Better approach: build a simple core first, then add complexity only when it solves a real portfolio problem.

Frequently Asked Questions

What are the top ETFs for passive investing?

Strong candidates depend on the investor's country and portfolio role. VTI, VOO, VXUS, XEQT and ZAG are useful examples because they cover U.S. total market, S&P 500, international stocks, Canadian all-equity exposure and Canadian bonds.

Is VTI better than VOO?

VTI is broader because it targets the total U.S. stock market, while VOO tracks the S&P 500. They can behave similarly because large U.S. companies dominate both, but VTI includes more mid and small-cap exposure.

Is XEQT a good ETF for Canadian investors?

XEQT can be useful for Canadian investors who want a simple all-equity global portfolio in one Canadian-listed ETF. It is still 100% equity, so investors should be comfortable with volatility.

Should passive investors own bonds?

It depends on risk tolerance, time horizon and income needs. All-equity portfolios can have large drawdowns.

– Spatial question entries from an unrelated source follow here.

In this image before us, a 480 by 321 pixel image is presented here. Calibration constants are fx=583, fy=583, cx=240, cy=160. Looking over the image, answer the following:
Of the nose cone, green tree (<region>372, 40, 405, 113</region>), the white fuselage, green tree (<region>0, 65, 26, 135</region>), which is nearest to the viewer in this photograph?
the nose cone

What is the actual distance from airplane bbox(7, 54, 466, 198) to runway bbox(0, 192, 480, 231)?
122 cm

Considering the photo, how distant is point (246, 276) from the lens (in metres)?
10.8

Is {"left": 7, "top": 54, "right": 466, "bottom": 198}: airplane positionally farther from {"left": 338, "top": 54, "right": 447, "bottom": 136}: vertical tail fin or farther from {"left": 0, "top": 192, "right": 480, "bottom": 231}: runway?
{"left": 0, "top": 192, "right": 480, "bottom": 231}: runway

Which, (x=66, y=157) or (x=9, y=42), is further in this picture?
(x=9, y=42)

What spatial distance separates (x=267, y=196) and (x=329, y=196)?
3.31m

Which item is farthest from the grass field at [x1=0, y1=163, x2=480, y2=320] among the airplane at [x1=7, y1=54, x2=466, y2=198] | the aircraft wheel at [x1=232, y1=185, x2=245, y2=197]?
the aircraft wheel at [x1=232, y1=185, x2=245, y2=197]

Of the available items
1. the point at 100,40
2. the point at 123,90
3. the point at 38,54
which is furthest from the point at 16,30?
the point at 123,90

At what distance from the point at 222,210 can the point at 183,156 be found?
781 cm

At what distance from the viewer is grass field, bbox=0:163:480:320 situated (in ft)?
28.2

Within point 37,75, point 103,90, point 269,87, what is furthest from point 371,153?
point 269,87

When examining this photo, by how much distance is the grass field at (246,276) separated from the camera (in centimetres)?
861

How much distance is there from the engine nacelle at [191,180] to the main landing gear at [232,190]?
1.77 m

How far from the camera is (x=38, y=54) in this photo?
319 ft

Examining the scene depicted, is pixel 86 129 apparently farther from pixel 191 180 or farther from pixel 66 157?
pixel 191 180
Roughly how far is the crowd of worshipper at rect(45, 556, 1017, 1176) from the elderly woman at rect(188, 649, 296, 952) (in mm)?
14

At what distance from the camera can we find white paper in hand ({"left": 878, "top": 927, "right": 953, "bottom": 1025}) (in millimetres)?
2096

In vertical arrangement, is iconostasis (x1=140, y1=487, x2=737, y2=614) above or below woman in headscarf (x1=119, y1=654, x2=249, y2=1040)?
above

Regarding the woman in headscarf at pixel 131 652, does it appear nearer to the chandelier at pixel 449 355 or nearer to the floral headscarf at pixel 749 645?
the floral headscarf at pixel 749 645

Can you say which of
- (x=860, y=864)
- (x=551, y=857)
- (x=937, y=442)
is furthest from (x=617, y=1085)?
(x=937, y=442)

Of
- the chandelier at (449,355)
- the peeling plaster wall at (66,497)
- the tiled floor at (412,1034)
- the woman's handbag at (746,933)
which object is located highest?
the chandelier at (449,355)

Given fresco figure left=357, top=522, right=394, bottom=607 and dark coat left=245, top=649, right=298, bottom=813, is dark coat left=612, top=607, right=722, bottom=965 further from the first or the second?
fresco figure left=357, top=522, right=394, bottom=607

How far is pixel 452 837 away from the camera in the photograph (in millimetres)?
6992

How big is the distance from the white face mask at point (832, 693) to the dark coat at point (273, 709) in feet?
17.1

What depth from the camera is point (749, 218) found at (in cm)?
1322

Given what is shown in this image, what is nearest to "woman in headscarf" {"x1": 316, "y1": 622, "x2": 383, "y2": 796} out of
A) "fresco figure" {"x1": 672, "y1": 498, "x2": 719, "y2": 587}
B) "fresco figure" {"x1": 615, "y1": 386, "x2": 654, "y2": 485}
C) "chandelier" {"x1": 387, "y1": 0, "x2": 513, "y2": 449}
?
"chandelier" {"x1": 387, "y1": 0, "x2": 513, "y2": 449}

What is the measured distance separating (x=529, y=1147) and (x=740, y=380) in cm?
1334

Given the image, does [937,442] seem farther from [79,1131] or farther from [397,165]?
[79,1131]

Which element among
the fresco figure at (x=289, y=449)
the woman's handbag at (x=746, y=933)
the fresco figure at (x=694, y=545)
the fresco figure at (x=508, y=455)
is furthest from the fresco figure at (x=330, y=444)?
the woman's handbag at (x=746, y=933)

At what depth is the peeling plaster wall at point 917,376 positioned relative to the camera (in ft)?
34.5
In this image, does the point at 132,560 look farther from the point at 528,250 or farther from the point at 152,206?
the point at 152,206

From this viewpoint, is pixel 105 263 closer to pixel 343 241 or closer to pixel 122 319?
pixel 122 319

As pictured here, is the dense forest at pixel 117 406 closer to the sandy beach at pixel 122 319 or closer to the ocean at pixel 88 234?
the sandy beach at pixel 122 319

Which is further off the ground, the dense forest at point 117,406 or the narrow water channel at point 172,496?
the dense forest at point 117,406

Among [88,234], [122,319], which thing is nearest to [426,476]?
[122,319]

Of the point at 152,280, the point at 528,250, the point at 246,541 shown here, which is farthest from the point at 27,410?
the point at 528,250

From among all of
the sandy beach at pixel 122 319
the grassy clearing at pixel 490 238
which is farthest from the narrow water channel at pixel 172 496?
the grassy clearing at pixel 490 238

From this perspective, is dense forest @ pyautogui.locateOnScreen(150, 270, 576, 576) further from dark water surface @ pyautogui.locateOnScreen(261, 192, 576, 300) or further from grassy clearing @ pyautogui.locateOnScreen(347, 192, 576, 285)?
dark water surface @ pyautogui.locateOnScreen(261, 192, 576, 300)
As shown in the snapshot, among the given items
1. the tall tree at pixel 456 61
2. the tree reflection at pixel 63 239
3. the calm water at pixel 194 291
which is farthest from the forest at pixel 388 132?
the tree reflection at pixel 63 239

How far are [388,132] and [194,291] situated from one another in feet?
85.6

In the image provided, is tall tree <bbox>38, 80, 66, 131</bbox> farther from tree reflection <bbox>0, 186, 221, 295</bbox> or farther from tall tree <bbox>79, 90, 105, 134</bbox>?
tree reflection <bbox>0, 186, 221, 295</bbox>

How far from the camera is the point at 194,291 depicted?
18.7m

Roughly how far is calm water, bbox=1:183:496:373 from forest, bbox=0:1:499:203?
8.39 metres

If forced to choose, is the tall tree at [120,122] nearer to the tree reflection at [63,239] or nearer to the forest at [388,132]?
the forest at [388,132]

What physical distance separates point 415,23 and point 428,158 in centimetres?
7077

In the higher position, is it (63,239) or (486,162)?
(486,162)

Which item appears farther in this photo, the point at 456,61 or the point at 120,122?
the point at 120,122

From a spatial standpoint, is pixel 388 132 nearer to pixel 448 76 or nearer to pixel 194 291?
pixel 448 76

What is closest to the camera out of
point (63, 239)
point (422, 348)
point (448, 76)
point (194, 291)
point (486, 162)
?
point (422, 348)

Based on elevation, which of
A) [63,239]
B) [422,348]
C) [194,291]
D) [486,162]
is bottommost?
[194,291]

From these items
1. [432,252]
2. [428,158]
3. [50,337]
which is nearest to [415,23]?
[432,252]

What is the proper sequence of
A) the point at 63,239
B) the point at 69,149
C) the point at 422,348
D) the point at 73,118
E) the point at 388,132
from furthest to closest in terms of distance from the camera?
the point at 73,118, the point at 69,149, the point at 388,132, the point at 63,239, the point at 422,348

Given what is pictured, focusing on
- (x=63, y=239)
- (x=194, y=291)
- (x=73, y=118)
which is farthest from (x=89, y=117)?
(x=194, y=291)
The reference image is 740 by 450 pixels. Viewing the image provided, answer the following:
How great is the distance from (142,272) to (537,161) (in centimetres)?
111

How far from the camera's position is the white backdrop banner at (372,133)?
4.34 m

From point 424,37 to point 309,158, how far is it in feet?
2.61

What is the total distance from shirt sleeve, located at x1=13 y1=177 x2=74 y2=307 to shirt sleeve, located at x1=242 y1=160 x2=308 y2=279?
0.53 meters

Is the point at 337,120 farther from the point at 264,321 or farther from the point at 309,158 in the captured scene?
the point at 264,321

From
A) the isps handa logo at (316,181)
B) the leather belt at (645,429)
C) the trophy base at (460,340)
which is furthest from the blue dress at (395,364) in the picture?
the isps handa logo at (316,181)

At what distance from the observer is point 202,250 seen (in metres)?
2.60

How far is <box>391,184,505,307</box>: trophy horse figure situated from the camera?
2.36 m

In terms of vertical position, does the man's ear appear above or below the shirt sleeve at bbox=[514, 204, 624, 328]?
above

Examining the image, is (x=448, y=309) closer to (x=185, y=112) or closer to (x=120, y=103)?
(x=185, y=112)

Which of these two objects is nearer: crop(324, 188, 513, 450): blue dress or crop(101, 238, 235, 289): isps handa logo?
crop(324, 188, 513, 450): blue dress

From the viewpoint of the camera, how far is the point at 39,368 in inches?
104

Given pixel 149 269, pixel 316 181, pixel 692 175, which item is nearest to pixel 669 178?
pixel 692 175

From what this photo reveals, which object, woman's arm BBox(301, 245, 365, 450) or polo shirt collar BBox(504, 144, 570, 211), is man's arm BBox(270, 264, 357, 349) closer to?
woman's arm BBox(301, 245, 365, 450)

A bond ETF such as ZAG may help Canadian investors reduce volatility, but bonds are not risk-free.

Why is QQQ not in the main top five?

QQQ can be useful as a growth tilt, but it is more concentrated than broad-market passive ETFs. For a core passive portfolio, broader diversification usually deserves priority.

How often should I rebalance ETF portfolios?

Many passive investors review once or twice per year, or when allocations drift beyond a chosen threshold. The best rule is one you can follow without reacting to daily market noise.

Do ETF fees matter if they are already low?

Yes, but fees are not the only factor. Once fees are very low, diversification, tax placement, tracking quality, liquidity and behavior can matter just as much.

How can I test an ETF portfolio before investing?

Use the WhatIfInvested Investment Simulator to compare historical performance and drawdowns. Use the DCA Calculator to model recurring monthly contributions.

Official ETF Sources

ETF fees, distributions, holdings and index methodologies can change. Use issuer pages as the source of truth before investing, even when a fund appears on a list of top ETFs for passive investing.

Educational content only. This article is not investment, tax or financial advice. Verify current fund documents, tax rules and account treatment before making investment decisions.